-- Start TASK DATA --

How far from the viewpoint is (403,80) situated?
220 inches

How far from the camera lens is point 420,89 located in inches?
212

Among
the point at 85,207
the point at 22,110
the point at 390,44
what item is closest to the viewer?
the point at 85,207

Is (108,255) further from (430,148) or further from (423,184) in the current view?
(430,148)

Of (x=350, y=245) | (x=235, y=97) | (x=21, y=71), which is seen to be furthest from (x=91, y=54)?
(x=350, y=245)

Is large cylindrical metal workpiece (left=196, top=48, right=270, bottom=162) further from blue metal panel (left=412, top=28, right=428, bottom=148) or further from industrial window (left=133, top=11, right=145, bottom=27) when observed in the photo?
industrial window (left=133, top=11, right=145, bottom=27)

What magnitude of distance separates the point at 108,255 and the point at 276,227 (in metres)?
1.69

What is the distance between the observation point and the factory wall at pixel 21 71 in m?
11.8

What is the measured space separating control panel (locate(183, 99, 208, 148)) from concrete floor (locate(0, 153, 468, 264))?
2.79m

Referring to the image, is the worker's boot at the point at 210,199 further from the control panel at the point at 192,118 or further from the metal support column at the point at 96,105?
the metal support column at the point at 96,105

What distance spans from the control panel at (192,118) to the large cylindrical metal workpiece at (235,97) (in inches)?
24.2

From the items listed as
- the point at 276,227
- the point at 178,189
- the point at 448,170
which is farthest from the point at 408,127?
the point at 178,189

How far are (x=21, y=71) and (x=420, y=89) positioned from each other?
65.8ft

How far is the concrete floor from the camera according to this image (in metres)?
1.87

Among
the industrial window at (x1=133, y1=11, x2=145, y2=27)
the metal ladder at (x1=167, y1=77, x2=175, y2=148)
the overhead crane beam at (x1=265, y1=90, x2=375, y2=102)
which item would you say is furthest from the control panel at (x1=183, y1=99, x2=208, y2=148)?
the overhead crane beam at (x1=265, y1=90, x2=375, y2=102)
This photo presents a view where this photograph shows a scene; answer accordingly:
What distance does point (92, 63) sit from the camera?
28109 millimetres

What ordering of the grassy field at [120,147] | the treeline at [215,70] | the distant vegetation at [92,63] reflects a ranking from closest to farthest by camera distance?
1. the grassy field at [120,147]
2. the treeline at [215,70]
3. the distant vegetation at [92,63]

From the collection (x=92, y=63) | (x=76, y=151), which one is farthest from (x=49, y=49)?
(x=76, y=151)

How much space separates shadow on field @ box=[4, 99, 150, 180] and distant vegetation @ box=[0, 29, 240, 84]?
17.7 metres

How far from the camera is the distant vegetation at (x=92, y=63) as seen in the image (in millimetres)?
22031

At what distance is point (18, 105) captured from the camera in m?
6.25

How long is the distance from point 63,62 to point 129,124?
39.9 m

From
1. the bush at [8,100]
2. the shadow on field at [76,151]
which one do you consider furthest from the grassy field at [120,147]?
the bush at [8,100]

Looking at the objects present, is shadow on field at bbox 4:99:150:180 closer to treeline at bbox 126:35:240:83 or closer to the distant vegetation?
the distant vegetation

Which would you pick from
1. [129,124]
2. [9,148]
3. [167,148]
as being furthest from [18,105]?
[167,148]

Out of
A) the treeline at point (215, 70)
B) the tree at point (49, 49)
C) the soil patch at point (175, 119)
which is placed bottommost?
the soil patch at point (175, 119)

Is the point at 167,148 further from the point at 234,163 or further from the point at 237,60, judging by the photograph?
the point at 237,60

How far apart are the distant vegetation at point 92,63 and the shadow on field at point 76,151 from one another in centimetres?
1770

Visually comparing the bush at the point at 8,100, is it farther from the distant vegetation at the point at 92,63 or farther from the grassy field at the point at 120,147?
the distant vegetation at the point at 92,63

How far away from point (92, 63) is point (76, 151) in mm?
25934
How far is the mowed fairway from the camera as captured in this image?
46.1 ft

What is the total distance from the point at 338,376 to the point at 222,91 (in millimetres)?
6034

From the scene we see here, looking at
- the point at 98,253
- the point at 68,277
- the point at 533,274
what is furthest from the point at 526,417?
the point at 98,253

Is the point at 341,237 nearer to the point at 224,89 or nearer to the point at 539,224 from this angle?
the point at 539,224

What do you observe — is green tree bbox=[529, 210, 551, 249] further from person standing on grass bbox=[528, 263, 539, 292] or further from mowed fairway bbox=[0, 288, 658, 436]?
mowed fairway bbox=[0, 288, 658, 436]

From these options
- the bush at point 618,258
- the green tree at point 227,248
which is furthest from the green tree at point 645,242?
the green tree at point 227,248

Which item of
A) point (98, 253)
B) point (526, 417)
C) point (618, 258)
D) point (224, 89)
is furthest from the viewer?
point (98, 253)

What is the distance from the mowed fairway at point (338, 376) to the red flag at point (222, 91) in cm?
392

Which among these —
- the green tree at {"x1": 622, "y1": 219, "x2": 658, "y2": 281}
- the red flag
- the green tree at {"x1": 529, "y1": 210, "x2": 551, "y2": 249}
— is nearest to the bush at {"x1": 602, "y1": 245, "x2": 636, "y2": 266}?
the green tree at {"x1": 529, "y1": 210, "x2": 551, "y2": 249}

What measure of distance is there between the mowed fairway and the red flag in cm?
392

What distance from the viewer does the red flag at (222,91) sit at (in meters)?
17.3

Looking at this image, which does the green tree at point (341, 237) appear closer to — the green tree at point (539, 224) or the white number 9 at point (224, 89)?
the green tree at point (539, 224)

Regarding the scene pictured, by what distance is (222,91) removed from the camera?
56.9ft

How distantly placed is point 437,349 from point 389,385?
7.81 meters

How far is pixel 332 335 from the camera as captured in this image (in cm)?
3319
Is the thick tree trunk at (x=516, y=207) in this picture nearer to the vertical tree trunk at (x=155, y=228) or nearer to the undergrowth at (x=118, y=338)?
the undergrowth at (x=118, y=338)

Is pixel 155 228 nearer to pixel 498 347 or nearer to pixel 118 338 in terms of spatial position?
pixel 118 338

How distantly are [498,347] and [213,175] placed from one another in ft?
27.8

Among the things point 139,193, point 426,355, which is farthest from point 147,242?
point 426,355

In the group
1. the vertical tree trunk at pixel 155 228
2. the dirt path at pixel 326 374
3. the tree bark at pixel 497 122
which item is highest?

-- End TASK DATA --

#### WHAT YOU ARE ASKED TO DO:
Please render the stretch from the line containing "What measure of" through the end of the rows as a Markdown table with the columns Number and Content, one line per table row, numbered in order and leaving out blank lines.

#### FINAL RESULT:
| Number | Content |
|---|---|
| 1 | What measure of distance is there between the mowed fairway and the red flag in cm? |
| 2 | 392 |
| 3 | What distance from the viewer does the red flag at (222,91) sit at (in meters)? |
| 4 | 17.3 |
| 5 | Looking at this image, which does the green tree at point (341, 237) appear closer to — the green tree at point (539, 224) or the white number 9 at point (224, 89)? |
| 6 | the green tree at point (539, 224) |
| 7 | Regarding the scene pictured, by what distance is (222,91) removed from the camera? |
| 8 | 56.9ft |
| 9 | How distantly placed is point 437,349 from point 389,385? |
| 10 | 7.81 meters |
| 11 | How far is pixel 332 335 from the camera as captured in this image (in cm)? |
| 12 | 3319 |
| 13 | Is the thick tree trunk at (x=516, y=207) in this picture nearer to the vertical tree trunk at (x=155, y=228) or nearer to the undergrowth at (x=118, y=338)? |
| 14 | the undergrowth at (x=118, y=338) |
| 15 | Is pixel 155 228 nearer to pixel 498 347 or nearer to pixel 118 338 in terms of spatial position? |
| 16 | pixel 118 338 |
| 17 | How distantly are [498,347] and [213,175] placed from one another in ft? |
| 18 | 27.8 |
| 19 | Among the things point 139,193, point 426,355, which is farthest from point 147,242? |
| 20 | point 426,355 |
| 21 | In the group |
| 22 | 1. the vertical tree trunk at pixel 155 228 |
| 23 | 2. the dirt path at pixel 326 374 |
| 24 | 3. the tree bark at pixel 497 122 |
| 25 | which item is highest? |